Article:
--- --- ---
What if there was a book marketing playbook?
You know…a game plan to help you attract more readers, build authority, and generate book sales.
Ever thought about writing a book?
It’s never been easier to be an author. Write a book, self-publish, put it on Amazon, and you’re set.
Sounds simple, right?
Here’s the problem. With books being published every day, it’s difficult for a new author to stand out.
The basics aren’t enough to get your book out there. And that means it’s up to you to create book marketing opportunities to boost exposure.
It’s the kind of problem I’ve helped thousands of writers and authors tackle over the last five-plus years.
Want to get your book in front of more readers?
Check out these winning moves from my book-marketing playbook.
1. Collaborate with other authors
One advanced marketing tip is to work with other authors in your genre. No matter your niche, there are plenty of other authors who are targeting a similar audience. So, try to connect with them and work together.
--- --- ---
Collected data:
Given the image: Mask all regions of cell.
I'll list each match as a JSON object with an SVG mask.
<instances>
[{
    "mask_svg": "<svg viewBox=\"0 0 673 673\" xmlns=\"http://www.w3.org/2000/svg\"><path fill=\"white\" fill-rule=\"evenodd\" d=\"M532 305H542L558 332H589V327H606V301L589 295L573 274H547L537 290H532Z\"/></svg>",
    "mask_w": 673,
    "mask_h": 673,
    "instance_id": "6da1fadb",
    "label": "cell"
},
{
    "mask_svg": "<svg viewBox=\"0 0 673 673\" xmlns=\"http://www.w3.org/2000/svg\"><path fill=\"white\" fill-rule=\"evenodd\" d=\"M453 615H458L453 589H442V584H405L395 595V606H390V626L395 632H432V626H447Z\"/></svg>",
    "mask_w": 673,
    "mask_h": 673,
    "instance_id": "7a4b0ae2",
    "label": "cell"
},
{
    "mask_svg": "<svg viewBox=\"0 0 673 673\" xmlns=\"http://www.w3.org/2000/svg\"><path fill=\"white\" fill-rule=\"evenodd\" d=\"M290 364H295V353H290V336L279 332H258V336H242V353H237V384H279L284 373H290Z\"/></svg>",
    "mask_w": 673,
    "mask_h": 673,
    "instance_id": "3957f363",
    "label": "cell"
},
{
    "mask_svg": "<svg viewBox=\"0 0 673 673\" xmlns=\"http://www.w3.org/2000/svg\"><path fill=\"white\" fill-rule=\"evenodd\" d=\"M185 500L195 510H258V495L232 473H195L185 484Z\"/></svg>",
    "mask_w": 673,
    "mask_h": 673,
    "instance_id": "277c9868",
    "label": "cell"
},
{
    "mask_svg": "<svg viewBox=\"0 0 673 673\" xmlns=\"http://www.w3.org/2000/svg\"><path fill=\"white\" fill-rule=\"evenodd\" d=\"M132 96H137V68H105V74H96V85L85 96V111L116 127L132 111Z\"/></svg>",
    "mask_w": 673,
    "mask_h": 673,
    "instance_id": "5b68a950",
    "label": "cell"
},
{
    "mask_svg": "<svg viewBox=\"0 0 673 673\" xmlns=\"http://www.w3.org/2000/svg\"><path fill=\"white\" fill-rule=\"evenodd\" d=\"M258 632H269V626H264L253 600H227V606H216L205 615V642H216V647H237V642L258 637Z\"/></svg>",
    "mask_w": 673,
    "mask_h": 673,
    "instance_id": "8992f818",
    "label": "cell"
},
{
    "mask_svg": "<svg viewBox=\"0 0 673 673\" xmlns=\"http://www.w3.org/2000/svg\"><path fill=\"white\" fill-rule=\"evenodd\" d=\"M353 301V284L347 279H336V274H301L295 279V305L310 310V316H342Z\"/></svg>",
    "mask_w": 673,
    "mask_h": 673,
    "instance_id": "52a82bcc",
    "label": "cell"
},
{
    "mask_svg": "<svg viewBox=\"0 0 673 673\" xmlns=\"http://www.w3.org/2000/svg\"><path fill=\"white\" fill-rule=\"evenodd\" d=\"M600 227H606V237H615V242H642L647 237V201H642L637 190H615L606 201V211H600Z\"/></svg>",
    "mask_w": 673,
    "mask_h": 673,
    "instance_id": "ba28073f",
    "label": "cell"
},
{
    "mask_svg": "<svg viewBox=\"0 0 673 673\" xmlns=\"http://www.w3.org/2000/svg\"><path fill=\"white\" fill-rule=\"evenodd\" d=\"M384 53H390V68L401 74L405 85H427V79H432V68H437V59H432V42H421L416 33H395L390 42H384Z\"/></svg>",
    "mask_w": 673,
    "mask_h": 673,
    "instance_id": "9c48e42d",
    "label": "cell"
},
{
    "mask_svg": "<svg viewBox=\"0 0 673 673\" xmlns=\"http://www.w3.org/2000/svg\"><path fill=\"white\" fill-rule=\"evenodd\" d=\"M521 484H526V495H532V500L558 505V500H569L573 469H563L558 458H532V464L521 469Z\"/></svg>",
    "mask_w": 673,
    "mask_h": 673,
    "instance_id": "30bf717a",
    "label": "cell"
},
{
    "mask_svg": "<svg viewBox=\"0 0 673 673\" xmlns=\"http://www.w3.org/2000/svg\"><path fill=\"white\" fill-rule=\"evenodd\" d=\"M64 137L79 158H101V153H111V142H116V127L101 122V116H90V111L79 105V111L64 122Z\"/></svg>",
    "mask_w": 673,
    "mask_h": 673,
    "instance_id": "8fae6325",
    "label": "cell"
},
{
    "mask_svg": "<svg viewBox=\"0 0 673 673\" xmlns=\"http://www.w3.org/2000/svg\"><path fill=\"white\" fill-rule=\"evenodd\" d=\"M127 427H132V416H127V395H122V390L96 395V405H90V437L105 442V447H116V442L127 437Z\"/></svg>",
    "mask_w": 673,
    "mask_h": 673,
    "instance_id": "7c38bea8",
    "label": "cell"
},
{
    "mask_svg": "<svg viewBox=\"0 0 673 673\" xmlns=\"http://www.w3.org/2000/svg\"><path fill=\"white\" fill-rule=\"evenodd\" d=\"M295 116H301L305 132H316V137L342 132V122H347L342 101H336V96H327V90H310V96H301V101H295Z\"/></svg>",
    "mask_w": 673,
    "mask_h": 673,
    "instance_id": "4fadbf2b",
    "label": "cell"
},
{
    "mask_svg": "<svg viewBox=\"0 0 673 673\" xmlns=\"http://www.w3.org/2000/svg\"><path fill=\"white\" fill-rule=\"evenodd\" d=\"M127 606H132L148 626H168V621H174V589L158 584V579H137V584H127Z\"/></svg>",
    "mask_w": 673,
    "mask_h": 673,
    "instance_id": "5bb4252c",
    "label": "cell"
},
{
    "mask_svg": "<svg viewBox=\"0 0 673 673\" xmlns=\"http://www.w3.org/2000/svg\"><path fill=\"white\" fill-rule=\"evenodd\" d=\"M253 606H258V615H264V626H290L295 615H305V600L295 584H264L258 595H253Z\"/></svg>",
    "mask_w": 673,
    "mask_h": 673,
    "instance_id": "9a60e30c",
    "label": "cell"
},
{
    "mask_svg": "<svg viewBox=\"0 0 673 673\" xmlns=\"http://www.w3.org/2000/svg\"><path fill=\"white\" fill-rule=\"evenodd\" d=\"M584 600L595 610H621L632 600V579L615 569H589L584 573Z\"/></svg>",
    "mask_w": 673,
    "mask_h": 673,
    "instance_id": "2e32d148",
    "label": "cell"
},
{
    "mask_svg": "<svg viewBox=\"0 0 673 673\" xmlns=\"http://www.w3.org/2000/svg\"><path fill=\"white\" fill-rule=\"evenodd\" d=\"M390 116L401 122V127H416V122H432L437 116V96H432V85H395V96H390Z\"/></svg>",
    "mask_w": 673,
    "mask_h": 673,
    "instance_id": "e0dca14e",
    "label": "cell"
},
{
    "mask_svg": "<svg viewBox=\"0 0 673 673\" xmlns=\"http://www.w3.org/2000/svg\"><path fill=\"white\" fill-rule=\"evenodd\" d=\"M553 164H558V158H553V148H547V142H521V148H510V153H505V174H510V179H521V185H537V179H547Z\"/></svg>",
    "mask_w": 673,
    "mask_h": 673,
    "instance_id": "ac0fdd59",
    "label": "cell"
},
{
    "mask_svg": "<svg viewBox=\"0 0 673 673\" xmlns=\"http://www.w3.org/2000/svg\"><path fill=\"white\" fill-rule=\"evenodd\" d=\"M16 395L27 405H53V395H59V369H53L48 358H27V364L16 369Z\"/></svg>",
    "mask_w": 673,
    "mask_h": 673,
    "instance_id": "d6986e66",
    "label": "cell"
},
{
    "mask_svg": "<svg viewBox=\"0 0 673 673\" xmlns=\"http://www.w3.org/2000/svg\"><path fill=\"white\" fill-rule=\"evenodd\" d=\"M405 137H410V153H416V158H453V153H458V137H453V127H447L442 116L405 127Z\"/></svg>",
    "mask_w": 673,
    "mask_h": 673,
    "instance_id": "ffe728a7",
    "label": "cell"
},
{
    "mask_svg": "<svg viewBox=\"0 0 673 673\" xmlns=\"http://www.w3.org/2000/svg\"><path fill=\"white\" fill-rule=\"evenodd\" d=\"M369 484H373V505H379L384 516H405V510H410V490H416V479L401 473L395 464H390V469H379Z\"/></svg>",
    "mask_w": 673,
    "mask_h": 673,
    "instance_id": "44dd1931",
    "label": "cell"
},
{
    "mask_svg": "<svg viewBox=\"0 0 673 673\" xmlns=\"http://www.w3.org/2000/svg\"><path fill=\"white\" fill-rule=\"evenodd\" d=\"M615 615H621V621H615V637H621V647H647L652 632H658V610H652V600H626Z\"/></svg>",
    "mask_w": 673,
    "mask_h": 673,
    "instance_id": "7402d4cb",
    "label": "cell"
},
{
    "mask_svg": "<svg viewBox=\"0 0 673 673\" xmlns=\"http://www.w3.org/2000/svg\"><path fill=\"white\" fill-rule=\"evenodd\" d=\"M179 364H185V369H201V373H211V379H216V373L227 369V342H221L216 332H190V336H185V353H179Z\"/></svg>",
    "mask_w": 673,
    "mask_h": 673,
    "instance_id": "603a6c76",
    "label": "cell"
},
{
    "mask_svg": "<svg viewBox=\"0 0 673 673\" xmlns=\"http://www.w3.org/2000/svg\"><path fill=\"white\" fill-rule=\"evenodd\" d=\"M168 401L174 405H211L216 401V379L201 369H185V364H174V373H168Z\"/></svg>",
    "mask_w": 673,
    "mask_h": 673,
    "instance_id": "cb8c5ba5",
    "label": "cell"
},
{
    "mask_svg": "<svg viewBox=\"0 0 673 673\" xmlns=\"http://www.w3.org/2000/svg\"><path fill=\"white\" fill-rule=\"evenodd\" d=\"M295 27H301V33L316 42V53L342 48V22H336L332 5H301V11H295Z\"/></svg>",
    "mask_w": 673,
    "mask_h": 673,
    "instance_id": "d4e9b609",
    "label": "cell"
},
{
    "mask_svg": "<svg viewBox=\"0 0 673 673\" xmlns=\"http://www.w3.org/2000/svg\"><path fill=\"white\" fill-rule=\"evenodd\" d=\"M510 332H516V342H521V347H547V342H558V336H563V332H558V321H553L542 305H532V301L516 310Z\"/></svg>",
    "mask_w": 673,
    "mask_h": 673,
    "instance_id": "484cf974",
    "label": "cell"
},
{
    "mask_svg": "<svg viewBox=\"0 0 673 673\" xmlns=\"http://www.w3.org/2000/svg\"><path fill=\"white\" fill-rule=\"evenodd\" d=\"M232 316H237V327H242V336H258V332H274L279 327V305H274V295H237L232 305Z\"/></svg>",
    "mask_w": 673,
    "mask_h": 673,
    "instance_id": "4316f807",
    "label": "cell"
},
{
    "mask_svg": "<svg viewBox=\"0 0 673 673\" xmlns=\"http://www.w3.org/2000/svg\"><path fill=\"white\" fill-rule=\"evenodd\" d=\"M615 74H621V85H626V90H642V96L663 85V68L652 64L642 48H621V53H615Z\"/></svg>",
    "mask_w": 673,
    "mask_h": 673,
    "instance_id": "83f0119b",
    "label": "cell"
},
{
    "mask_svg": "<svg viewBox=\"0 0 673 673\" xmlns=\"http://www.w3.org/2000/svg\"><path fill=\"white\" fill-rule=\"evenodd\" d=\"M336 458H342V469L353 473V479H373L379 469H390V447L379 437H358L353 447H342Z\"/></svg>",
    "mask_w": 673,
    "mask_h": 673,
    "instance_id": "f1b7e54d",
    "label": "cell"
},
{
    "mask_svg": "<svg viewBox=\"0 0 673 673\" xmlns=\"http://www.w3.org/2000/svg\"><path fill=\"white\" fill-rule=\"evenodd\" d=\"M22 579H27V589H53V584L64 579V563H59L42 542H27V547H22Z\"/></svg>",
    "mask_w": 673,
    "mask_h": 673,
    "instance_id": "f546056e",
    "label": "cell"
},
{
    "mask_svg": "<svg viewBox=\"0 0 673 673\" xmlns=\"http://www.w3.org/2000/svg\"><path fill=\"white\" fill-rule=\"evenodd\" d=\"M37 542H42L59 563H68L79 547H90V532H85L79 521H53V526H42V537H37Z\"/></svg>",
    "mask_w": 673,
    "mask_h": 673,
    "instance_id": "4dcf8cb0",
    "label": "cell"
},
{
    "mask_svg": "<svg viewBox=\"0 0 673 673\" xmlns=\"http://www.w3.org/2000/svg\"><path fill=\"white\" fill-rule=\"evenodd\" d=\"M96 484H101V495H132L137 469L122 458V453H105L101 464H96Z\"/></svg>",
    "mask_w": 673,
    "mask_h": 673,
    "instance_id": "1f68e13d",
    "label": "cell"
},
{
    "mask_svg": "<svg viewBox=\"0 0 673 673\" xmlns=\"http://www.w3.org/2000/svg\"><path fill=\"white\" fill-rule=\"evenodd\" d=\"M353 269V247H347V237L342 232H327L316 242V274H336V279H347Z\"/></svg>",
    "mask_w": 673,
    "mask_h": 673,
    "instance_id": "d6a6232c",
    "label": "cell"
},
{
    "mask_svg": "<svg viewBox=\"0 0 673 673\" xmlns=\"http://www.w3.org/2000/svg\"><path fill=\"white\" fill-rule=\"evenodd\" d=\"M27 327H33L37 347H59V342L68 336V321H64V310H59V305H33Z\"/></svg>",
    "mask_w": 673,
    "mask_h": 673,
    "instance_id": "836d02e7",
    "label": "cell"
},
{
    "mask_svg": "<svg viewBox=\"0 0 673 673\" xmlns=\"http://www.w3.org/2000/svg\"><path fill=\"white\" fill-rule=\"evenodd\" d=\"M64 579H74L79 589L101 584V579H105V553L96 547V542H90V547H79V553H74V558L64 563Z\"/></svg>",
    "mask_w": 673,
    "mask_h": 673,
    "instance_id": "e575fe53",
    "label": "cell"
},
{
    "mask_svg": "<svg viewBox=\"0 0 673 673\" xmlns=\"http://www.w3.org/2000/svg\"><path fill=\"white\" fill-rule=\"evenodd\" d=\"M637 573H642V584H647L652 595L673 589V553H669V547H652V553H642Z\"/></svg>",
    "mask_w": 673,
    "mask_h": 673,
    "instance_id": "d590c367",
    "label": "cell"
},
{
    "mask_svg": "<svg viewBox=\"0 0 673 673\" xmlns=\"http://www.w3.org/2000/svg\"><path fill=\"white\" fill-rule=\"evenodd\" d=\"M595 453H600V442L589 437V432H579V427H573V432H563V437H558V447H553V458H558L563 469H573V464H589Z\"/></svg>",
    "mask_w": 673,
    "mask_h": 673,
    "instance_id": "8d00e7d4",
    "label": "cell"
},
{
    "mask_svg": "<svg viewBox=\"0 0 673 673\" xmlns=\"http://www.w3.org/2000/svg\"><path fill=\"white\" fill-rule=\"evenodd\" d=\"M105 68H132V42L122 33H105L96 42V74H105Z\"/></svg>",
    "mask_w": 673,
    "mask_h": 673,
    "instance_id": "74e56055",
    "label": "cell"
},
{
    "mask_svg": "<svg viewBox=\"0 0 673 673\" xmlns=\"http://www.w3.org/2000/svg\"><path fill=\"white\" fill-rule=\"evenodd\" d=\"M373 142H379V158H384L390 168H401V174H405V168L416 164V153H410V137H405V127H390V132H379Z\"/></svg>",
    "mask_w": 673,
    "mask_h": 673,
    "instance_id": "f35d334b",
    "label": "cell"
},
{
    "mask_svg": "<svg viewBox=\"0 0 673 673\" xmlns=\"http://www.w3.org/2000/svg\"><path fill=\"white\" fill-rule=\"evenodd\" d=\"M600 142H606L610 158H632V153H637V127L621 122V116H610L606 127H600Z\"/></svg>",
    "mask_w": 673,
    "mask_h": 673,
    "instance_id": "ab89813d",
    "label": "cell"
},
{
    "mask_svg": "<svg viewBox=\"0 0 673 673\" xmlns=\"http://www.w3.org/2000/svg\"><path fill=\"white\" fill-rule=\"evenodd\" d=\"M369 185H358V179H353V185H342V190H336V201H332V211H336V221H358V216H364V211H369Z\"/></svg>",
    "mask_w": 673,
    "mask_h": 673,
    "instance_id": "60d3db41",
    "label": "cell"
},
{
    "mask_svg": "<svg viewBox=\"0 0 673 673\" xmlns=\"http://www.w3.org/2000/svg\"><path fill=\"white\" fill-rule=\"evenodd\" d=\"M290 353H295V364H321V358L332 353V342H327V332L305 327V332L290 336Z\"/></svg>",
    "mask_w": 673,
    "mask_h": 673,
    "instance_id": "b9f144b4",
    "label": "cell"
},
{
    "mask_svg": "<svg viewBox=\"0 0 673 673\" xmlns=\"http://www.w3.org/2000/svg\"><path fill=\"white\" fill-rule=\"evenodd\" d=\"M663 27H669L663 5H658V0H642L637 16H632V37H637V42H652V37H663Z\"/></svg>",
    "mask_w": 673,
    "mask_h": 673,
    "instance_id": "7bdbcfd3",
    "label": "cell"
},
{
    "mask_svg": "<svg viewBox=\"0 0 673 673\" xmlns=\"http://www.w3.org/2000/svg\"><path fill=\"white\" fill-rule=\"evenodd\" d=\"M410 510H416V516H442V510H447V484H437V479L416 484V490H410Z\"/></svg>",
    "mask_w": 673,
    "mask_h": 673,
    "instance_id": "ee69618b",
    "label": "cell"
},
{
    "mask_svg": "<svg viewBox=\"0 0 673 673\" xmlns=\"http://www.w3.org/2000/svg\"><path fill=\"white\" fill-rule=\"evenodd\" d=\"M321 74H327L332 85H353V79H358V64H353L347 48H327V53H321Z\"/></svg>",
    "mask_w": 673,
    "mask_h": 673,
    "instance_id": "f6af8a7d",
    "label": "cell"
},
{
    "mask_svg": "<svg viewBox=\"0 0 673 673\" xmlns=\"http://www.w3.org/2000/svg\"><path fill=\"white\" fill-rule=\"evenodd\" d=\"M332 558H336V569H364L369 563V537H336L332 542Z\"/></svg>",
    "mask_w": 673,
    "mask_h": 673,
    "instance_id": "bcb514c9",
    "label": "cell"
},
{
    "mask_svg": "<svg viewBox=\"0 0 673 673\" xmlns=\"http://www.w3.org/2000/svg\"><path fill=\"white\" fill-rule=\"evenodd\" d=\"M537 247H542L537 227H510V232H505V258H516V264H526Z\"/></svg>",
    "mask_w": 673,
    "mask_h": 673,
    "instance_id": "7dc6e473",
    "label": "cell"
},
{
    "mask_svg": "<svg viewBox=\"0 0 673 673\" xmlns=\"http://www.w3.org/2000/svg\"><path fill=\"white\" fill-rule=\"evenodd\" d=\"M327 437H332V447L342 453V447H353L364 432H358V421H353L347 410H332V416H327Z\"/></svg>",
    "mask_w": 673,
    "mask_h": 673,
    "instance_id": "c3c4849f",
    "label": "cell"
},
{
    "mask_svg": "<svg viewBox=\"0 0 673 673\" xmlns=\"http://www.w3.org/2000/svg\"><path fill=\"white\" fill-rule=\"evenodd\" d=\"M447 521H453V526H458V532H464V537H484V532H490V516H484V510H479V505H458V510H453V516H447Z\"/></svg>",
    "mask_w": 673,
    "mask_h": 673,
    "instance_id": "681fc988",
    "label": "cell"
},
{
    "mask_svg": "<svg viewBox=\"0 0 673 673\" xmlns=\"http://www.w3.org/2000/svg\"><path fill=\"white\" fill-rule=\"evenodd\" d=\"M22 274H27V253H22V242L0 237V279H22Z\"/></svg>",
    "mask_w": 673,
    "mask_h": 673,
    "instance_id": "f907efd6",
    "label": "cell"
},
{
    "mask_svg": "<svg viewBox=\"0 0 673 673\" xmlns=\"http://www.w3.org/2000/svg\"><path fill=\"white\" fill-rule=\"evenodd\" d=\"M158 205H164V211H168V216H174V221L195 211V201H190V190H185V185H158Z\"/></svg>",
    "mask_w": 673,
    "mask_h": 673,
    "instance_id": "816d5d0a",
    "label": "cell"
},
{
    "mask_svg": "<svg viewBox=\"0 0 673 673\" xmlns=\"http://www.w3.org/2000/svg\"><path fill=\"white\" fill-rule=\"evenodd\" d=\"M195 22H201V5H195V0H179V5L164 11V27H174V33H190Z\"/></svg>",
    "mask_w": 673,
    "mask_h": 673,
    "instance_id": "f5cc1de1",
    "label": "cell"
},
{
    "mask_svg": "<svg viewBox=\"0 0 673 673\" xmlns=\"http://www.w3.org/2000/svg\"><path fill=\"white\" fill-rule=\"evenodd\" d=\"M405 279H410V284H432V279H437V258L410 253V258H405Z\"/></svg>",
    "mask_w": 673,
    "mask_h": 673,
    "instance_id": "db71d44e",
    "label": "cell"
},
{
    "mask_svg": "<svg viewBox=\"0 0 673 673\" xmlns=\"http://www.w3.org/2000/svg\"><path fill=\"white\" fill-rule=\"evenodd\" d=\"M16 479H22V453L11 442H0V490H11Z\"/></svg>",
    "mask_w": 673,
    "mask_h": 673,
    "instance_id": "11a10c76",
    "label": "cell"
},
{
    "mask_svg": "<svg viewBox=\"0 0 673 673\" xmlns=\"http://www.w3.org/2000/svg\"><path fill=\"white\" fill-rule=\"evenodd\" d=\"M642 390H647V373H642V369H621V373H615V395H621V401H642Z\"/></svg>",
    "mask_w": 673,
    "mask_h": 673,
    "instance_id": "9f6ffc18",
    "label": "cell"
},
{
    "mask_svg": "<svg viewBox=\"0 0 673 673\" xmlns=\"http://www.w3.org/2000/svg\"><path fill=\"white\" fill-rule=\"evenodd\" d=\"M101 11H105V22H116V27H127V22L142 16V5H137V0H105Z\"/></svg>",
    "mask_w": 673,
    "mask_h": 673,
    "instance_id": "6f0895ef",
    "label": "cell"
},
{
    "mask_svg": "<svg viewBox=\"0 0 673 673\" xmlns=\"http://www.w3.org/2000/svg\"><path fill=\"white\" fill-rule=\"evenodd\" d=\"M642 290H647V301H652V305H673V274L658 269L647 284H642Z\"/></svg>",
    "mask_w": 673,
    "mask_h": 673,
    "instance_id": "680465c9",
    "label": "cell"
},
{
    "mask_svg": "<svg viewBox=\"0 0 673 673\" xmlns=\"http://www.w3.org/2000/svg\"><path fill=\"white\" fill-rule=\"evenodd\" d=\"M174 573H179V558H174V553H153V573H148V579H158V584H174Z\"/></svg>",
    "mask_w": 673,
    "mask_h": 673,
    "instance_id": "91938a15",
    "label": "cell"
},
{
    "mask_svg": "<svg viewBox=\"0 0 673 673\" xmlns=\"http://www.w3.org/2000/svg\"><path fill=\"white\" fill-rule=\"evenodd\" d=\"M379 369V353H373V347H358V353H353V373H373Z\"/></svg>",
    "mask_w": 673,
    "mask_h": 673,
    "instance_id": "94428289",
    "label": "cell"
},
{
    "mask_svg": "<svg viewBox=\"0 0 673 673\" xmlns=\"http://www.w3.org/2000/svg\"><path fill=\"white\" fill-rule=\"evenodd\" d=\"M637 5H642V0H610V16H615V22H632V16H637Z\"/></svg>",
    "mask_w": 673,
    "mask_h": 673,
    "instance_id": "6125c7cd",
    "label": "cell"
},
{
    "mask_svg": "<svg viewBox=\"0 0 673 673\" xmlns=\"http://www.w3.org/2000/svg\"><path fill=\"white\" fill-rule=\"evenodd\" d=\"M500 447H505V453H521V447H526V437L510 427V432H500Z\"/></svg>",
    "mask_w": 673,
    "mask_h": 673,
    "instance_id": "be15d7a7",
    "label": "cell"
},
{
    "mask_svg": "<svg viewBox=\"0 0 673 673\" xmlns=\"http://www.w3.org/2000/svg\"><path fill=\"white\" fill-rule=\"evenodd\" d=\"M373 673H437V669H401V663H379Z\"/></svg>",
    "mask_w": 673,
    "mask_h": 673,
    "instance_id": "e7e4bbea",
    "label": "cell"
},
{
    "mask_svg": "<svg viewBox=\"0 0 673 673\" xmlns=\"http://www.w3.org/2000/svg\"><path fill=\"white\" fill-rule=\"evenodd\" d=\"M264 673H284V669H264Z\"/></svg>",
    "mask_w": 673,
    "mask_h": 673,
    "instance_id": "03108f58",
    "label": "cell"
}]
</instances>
--- --- ---
Exercises to complete:
#1 In the book-marketing article, rewrite the passage that opens with the words containing "It’s the kind" and closes with "of more readers?", putting "hundreds" where "thousands" appears.
#2 According to the book-marketing article, what would a book marketing playbook's game plan help you do? List every item.
#3 Pick up the book-marketing article after its last sentence and keep writing.

Task answers:
#1
It’s the kind of problem I’ve helped hundreds of writers and authors tackle over the last five-plus years.
Want to get your book in front of more readers?

#2
- Attract more readers
- Build authority
- Generate book sales

#3
Here are two ways you can help each other:
Cross-promote each other’s work
Reach out to authors in your genre who have a similar following to yourself and ask if you can promote each other’s work.
This is a great strategy if you shout-out other books in your email newsletter. There are plenty of ways to connect with other authors.
- Bookfunnel, for example, is a paid service that connects authors through promotions.
- StoryOrigin is a currently free tool that helps authors connect for swaps, promos and reader magnet giveaways.
Release a book bundle
Once you’ve connected with a range of different authors for cross-promotion, you can even go a step further and release a book bundle.
Basically, you and the authors you connect with each contribute one book to create a bundle. Then, each author markets the bundle to their list. You can even use Facebook ads to boost the bundle even more.
If you’re a non-fiction author, you may also want to check out sites like Infostack, where you can apply to contribute to bundles worth thousands of dollars.
Here’s an example:
- Dave Hickman from Writer’s Edit contributed to an Infostack bundle that sold over $6,500 worth of products for only $49! Then, when a customer claimed one item from the bundle, they had to give their email address to sign up or download.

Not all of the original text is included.